Testo dell'esercizio a:
Aggiorna le righe dei dati riportate più sotto, a partire dalla prima e proseguendo fino alla riga che contiene "4. snow-covered iceberg", compresa, sostituendo "dark ocean water" con "calm ocean water" e lasciando invariato tutto il resto. Restituisci soltanto queste righe.

Brano di partenza:
>>

Venerdì 19 Aprile 2024

Assalto al caveau di Catanzaro, preso il commando che usò un cingolato per sfondare i muri

Specialisti pugliesi di Cerignola aiutati da basisti locali calabresi, e con l'ok delle cosche crotonesi. Le indagini hanno portato all'arresto dei responsabili del colpo paramilitare valso 8 milioni di bottino

Rapina a un caveau nel catanzarese (Ansa)

Rapina a un caveau nel catanzarese (Ansa)

Roma, 20 aprile 2018 - Arrestati gli uomini del commando della clamorosa rapina, avvenuta nel dicembre 2016, al caveau dell'istituto di vigilanza "Sicurtransport" a Germaneto di Catanzaro. La Polizia di Stato ha fatto scattare le manette per i responsabili del colpo, messo a segno con metodi paramilitari. I malviventi erano armati di mitra e forniti di sofisticate apparecchiature elettroniche. Il bottino fu di oltre 8 milioni di euro.

<<

Testo dell'esercizio b:
Trascrivi fedelmente dall'articolo sulla rapina al caveau il passo che inizia con "Assalto al caveau" e prosegue fino a "milioni di euro.".

Dati estratti:
>>

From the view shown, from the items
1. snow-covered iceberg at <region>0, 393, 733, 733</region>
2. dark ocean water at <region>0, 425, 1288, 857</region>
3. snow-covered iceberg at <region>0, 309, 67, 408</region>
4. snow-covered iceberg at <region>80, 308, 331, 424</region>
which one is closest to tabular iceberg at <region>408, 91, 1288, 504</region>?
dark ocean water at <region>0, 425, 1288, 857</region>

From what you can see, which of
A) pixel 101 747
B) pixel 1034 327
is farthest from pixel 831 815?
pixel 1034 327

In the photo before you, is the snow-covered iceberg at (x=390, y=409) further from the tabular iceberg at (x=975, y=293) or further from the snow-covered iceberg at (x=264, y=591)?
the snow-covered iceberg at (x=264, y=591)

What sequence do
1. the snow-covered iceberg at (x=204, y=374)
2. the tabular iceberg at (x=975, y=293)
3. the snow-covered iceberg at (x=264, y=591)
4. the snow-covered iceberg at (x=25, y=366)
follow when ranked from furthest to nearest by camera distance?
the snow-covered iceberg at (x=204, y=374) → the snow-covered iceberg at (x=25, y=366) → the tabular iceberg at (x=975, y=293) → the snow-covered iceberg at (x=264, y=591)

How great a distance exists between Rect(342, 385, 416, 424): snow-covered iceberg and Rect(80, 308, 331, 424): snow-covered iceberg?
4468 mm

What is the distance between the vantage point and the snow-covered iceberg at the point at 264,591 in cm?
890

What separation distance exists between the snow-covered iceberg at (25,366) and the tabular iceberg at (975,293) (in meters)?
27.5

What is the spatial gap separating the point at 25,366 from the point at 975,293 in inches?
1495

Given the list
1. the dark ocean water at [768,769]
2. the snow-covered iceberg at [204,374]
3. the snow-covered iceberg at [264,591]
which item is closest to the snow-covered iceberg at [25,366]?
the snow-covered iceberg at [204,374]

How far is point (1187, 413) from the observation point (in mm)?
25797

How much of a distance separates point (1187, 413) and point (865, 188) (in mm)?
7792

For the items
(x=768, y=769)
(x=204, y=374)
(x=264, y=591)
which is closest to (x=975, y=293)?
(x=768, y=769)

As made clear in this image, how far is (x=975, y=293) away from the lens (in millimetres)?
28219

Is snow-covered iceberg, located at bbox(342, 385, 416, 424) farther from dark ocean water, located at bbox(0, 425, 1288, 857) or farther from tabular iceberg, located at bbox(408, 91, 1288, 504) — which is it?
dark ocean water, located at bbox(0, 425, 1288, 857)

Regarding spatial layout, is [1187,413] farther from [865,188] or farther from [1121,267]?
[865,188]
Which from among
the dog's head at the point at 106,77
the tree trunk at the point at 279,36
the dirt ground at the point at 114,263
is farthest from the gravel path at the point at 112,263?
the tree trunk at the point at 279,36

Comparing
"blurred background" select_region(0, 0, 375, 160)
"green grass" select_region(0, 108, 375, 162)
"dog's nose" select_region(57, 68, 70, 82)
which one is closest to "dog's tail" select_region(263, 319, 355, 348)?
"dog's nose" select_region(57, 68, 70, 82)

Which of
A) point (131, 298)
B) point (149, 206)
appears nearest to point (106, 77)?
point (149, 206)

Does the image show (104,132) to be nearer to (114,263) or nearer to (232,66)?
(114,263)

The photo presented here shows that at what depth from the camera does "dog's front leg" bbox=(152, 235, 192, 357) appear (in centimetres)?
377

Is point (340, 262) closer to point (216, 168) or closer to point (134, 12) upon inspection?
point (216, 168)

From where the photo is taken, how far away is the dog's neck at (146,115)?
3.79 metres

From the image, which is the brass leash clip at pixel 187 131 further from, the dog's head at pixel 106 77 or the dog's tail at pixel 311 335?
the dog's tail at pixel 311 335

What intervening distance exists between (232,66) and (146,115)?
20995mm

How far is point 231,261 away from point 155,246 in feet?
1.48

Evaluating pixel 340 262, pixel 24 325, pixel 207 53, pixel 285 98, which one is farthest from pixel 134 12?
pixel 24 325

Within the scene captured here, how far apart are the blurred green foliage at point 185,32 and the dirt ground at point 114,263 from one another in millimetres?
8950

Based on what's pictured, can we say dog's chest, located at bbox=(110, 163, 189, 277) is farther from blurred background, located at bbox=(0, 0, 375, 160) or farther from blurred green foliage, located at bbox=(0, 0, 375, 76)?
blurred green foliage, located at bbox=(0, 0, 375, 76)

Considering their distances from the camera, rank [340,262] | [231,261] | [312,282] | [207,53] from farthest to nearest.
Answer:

<<

Soluzione svolta a:
From the view shown, from the items
1. snow-covered iceberg at <region>0, 393, 733, 733</region>
2. calm ocean water at <region>0, 425, 1288, 857</region>
3. snow-covered iceberg at <region>0, 309, 67, 408</region>
4. snow-covered iceberg at <region>80, 308, 331, 424</region>

Soluzione svolta b:
Assalto al caveau di Catanzaro, preso il commando che usò un cingolato per sfondare i muri

Specialisti pugliesi di Cerignola aiutati da basisti locali calabresi, e con l'ok delle cosche crotonesi. Le indagini hanno portato all'arresto dei responsabili del colpo paramilitare valso 8 milioni di bottino

Rapina a un caveau nel catanzarese (Ansa)

Rapina a un caveau nel catanzarese (Ansa)

Roma, 20 aprile 2018 - Arrestati gli uomini del commando della clamorosa rapina, avvenuta nel dicembre 2016, al caveau dell'istituto di vigilanza "Sicurtransport" a Germaneto di Catanzaro. La Polizia di Stato ha fatto scattare le manette per i responsabili del colpo, messo a segno con metodi paramilitari. I malviventi erano armati di mitra e forniti di sofisticate apparecchiature elettroniche. Il bottino fu di oltre 8 milioni di euro.